Unicode Utility Methods

bool utf8_isSingle( int index ) – Returns true if the byte at index is a single-byte UTF-8 sequence. Throws exception if index is out of bounds.
bool utf8_isLead( int index ) – Returns true if the byte at index is the first byte in a multi-byte UTF-8 sequence. Throws exception if index is out of bounds.
bool utf8_isTrail( int index ) – Returns true if the byte at index is a trailing byte in a multi-byte UTF-8 sequence. Throws exception if index is out of bounds.
int utf8_cpLength( int index ) – Returns the length of the UTF-8 sequence at index. Throws exception if index is out of bounds.

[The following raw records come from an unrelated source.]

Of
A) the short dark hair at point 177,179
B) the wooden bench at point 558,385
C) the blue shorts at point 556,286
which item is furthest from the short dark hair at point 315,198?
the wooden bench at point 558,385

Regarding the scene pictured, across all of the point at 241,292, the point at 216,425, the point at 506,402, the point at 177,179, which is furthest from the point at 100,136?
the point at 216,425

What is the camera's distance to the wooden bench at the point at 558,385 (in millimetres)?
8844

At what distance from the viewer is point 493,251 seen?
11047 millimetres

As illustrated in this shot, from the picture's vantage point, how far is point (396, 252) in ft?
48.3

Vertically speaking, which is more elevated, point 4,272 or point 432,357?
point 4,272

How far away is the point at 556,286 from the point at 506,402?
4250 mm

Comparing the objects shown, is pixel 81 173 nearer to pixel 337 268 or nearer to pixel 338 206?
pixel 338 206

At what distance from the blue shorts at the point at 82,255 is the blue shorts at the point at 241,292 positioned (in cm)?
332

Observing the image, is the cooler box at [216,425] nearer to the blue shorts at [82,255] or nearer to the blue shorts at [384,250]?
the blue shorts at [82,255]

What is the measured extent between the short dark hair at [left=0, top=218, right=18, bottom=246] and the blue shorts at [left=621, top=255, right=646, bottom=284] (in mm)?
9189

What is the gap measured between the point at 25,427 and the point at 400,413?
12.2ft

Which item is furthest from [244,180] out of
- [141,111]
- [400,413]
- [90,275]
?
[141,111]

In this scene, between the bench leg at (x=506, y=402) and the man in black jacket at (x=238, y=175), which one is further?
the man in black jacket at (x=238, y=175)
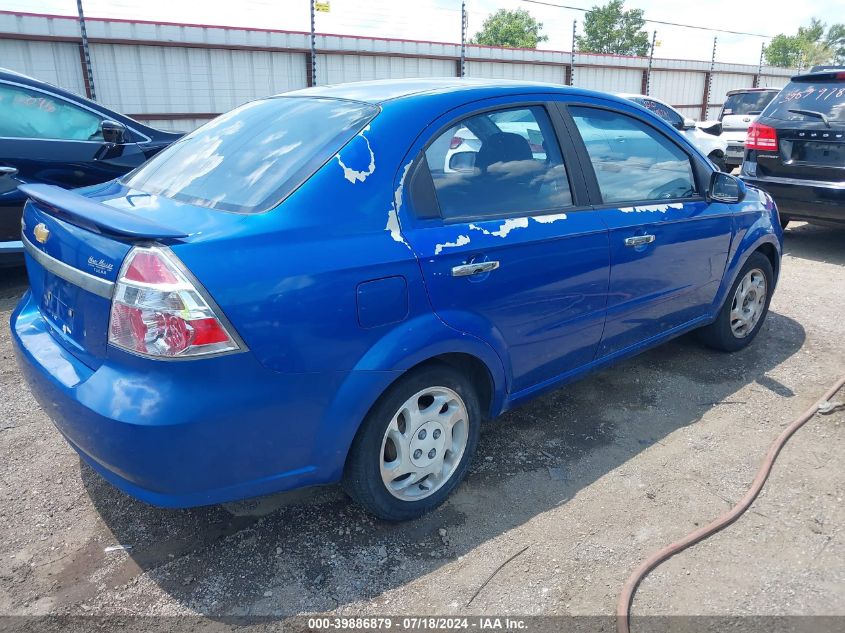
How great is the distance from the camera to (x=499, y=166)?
9.40 feet

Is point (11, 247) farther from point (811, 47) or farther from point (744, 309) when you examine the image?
point (811, 47)

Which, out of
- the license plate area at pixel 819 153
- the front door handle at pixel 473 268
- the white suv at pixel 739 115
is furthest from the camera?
the white suv at pixel 739 115

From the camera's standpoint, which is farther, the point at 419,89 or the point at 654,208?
the point at 654,208

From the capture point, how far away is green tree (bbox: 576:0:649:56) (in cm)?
5341

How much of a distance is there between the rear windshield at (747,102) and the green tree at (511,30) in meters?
48.6

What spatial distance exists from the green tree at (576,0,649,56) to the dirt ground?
55.3 meters

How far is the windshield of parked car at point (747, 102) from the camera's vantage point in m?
13.9

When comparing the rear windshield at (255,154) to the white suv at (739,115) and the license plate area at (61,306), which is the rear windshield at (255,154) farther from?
the white suv at (739,115)

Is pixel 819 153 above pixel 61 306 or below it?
above

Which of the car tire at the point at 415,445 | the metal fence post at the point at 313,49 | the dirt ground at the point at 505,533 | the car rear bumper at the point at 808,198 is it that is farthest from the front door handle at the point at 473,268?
the metal fence post at the point at 313,49

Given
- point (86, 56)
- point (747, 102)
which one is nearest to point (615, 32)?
point (747, 102)

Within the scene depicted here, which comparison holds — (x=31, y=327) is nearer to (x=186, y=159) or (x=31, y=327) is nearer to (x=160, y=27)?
(x=186, y=159)

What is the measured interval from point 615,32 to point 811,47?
2848 centimetres

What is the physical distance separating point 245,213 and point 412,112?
0.79 m
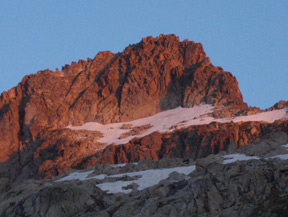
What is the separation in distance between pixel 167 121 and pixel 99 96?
829 inches

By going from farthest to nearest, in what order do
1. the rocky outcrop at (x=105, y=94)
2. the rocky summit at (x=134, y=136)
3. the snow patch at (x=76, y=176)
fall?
1. the rocky outcrop at (x=105, y=94)
2. the snow patch at (x=76, y=176)
3. the rocky summit at (x=134, y=136)

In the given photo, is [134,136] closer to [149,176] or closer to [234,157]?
[234,157]

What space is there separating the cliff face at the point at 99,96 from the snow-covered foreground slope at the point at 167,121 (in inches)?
84.7

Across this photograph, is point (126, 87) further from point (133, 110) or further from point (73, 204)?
point (73, 204)

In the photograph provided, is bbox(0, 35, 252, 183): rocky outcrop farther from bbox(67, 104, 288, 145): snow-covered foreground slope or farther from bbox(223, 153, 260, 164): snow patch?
bbox(223, 153, 260, 164): snow patch

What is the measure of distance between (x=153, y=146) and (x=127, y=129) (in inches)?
719

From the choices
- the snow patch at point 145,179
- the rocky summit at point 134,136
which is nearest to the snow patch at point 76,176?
the rocky summit at point 134,136

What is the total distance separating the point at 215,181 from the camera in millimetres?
50531

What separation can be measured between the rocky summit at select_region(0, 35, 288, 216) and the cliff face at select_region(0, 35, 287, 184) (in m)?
0.22

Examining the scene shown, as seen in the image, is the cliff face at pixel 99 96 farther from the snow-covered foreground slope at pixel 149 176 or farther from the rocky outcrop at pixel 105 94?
the snow-covered foreground slope at pixel 149 176

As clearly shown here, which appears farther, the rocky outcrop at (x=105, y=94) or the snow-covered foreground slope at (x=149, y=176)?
the rocky outcrop at (x=105, y=94)

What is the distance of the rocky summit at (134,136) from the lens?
182 feet

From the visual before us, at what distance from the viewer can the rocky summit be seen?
182 feet

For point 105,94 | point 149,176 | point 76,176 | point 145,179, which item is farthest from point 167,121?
point 145,179
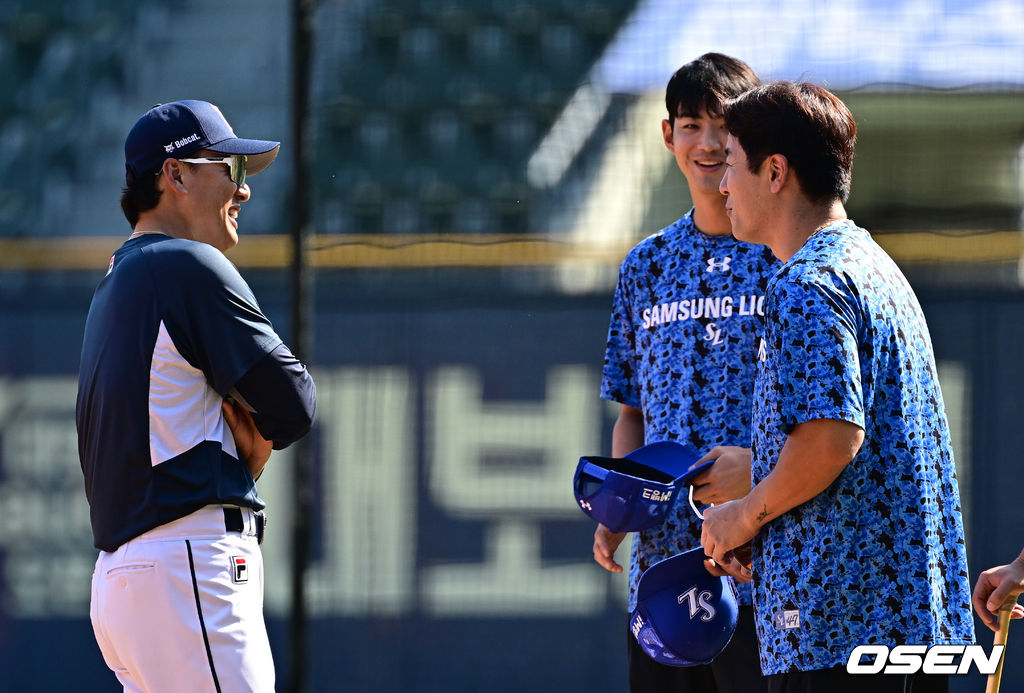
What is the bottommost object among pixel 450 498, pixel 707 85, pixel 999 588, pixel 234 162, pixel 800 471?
pixel 450 498

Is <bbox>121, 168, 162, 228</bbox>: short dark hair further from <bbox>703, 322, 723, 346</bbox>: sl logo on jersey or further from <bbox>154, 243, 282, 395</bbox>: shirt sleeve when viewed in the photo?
<bbox>703, 322, 723, 346</bbox>: sl logo on jersey

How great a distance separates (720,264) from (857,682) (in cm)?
109

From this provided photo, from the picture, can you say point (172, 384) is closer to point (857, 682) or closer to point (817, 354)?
point (817, 354)

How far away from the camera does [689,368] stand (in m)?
2.73

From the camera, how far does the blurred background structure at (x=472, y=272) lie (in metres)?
4.09

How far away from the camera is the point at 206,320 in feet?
7.98

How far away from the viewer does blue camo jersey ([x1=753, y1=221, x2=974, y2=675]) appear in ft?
6.40

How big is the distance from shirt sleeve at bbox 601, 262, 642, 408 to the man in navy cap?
0.77 m

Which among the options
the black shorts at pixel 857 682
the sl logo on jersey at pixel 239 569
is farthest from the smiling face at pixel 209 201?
the black shorts at pixel 857 682

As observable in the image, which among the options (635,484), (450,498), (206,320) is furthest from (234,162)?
(450,498)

bool u_isUpperCase( int index ) – Returns true if the code point at position index is an upper case letter character (equivalent to java.lang.Character.isUpperCase()). Throws exception if index is out of bounds.
bool u_isLowerCase( int index ) – Returns true if the code point at position index is a lower case letter character (equivalent to java.lang.Character.isLowerCase()). Throws exception if index is out of bounds.
bool u_isSpace( int index ) – Returns true if the code point at position index is a white space character; similar to C/POSIX isspace(). Throws exception if index is out of bounds.
bool u_isSpaceChar( int index ) – Returns true if the code point at position index is a space character (equivalent to java.lang.Character.isSpaceChar()). Throws exception if index is out of bounds.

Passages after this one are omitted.